研究課題/領域番号 |
20K19132
|
研究種目 |
若手研究
|
配分区分 | 基金 |
審査区分 |
小区分58070:生涯発達看護学関連
|
研究機関 | 熊本大学 (2022) 広島大学 (2020-2021) |
研究代表者 |
城下 由衣 熊本大学, 大学院生命科学研究部(保), 講師 (70865625)
|
研究期間 (年度) |
2020-04-01 – 2024-03-31
|
研究課題ステータス |
交付 (2022年度)
|
配分額 *注記 |
4,160千円 (直接経費: 3,200千円、間接経費: 960千円)
2023年度: 1,690千円 (直接経費: 1,300千円、間接経費: 390千円)
2022年度: 520千円 (直接経費: 400千円、間接経費: 120千円)
2021年度: 780千円 (直接経費: 600千円、間接経費: 180千円)
2020年度: 1,170千円 (直接経費: 900千円、間接経費: 270千円)
|
キーワード | 新生児 / 疼痛 / かかと穿刺 / 事象関連電位 / 時間周波数解析 / 疼痛評価指標 / 痛覚刺激誘発電位 / 皮質間結合 |
研究開始時の研究の概要 |
本研究は、新生児のかかと穿刺採血に伴う疼痛を、痛覚神経刺激誘発電位および皮質間結合(侵害受容刺激に応答する大脳皮質領域間のネットワーク)により定量評価を目指す基礎研究である。

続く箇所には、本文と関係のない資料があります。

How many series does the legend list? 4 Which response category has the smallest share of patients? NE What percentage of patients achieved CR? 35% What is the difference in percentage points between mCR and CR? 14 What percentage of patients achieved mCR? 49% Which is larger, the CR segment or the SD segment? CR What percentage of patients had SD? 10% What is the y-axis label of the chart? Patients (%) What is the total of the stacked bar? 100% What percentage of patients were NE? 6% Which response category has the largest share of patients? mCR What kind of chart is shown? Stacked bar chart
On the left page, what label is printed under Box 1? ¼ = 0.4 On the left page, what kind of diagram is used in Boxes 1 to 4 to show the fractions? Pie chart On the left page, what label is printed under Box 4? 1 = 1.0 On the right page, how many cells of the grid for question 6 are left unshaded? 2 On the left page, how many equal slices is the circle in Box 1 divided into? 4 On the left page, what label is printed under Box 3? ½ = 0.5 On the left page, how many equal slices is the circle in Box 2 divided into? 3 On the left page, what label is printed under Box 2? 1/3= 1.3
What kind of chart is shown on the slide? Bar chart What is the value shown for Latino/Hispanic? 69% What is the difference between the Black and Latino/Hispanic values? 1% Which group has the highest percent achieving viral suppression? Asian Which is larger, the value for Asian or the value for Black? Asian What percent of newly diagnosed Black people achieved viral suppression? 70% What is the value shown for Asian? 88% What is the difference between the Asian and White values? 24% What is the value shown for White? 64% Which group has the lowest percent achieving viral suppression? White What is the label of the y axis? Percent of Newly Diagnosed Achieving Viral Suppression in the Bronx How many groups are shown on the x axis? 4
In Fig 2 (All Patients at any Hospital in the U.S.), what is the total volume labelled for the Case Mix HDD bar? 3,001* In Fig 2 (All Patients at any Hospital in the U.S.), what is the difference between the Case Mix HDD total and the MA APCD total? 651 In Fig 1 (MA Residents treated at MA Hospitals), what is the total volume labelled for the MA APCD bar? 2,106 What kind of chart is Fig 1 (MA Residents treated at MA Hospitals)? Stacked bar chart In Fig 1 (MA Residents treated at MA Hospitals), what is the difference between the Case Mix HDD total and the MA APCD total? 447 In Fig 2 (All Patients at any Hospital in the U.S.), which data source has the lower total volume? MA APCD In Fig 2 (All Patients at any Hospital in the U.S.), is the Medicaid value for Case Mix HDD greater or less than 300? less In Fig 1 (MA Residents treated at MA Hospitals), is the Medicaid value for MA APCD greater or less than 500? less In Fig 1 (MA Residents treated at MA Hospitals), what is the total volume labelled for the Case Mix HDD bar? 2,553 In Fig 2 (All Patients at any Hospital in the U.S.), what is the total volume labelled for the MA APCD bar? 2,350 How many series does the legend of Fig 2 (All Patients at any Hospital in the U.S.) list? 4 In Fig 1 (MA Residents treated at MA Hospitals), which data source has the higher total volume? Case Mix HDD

新生児への頻回な穿刺は、中枢神経系の発達障害リスクを高めるため、かかと穿刺の疼痛緩和法の開発が喫緊の課題である。しかし、新生児は言語表現できないため、疼痛の客観的な定量評価が困難である。 本研究では、表皮内皮膚穿刺による誘発電位を記録し、多チャネル脳波計測で皮膚穿刺による皮質間結合の変化を解析することで、新生児のかかと穿刺採血における疼痛を定量評価する。本研究成果は、将来的に疼痛緩和法の確立、低侵害受容機器の開発を推進する。
|
研究実績の概要 |
本研究は、新生児のかかと穿刺採血に伴う疼痛を、脳波測定による事象関連電位(event-related potential: ERP)等により定量評価し、疼痛緩和法や低侵害受容機器の確立、将来的に、新生児が頻回の痛み処置を受けることによる中枢神経発達への悪影響を最小限にすることを目指している。 2020年度、2021年度の研究結果より、穿刺に誘発されるERPは、穿刺の際の触圧覚に加え、クリック音の成分を含むことが明らかとなり、ERPは新生児のかかと穿刺の疼痛評価として適切でない可能性が示された(Shiroshita et al. 2021)。 2022年度、穿刺時の脳波の時間周波数解析が、新生児の疼痛評価となり得るかどうかを検討するために、解析ソフトなどの周辺機器を揃え、現在、解析中である。また、本年度、かかと穿刺器具(自動型または手動型)のメタアナリシスを行い、自動型穿刺器具の低侵襲性が明らかとなった(査読中)。さらに、小児科医と連携を図り、NICU入院中の新生児において、自動型穿刺器具を用いた際の中枢神経系の発達への影響を、MRI評価により明らかにする研究を計画中である。 今後は、時間周波数解析による疼痛の定量評価を成人および新生児にて検討し、自動型穿刺器具による即時的な疼痛を検討していく。さらに、MRI評価を用いて、自動型穿刺器具を使用することによる中枢神経系の発達への影響を明らかにする。
|
現在までの達成度 (区分) |
現在までの達成度 (区分)
3: やや遅れている
理由
当初の計画に加えて追加実験を行い、さらに、COVID-19の影響により、NICU入院中の新生児を対象とした実験が困難であったため遅延が生じている。新生児での検証に代わり、現在、成人データの再解析およびメタアナリシスに切り替えて検討している。次年度について小児科医師に相談し、感染状況を確認しながら研究協力を得られることを確認したため、成人データの再解析後、新生児での検証を行い、研究計画からの遅れを最小限にできるよう進めていく。
|
今後の研究の推進方策 |
本研究は、新生児のかかと穿刺採血に伴う疼痛を客観的に定量評価し、疼痛緩和法や低侵害受容機器の確立、将来的に、新生児が頻回の痛み処置を受けることによる中枢神経発達への悪影響を最小限にすることを目指している。 本年度は、COVID-19の影響により、NICU入院中の新生児を対象とした実験が困難であったため、新生児での検証に代わり、成人データについて時間周波数解析による再解析、およびメタアナリシスによる低侵襲な穿刺器具の検討を行った。 今後は、引き続き、成人データの再解析を行い、その後、NICU入院中の新生児を対象として、かかと穿刺時の脳波データの時間周波数解析により、新生児の疼痛評価が可能かどうかを検証する。さらに、時間周波数解析を用いた自動型穿刺器具の即時的な影響の検討だけでなく、MRI評価を加え、自動型穿刺器具の使用による中枢神経系の発達への影響を明らかにする。MRI評価を加えることで、本研究成果は、新生児の疼痛評価指標の確立に留まらず、NICUの新生児における頻回の痛み処置に伴う中枢神経系の発達への悪影響を最小限にする低侵害受容機器の確立に繋がる。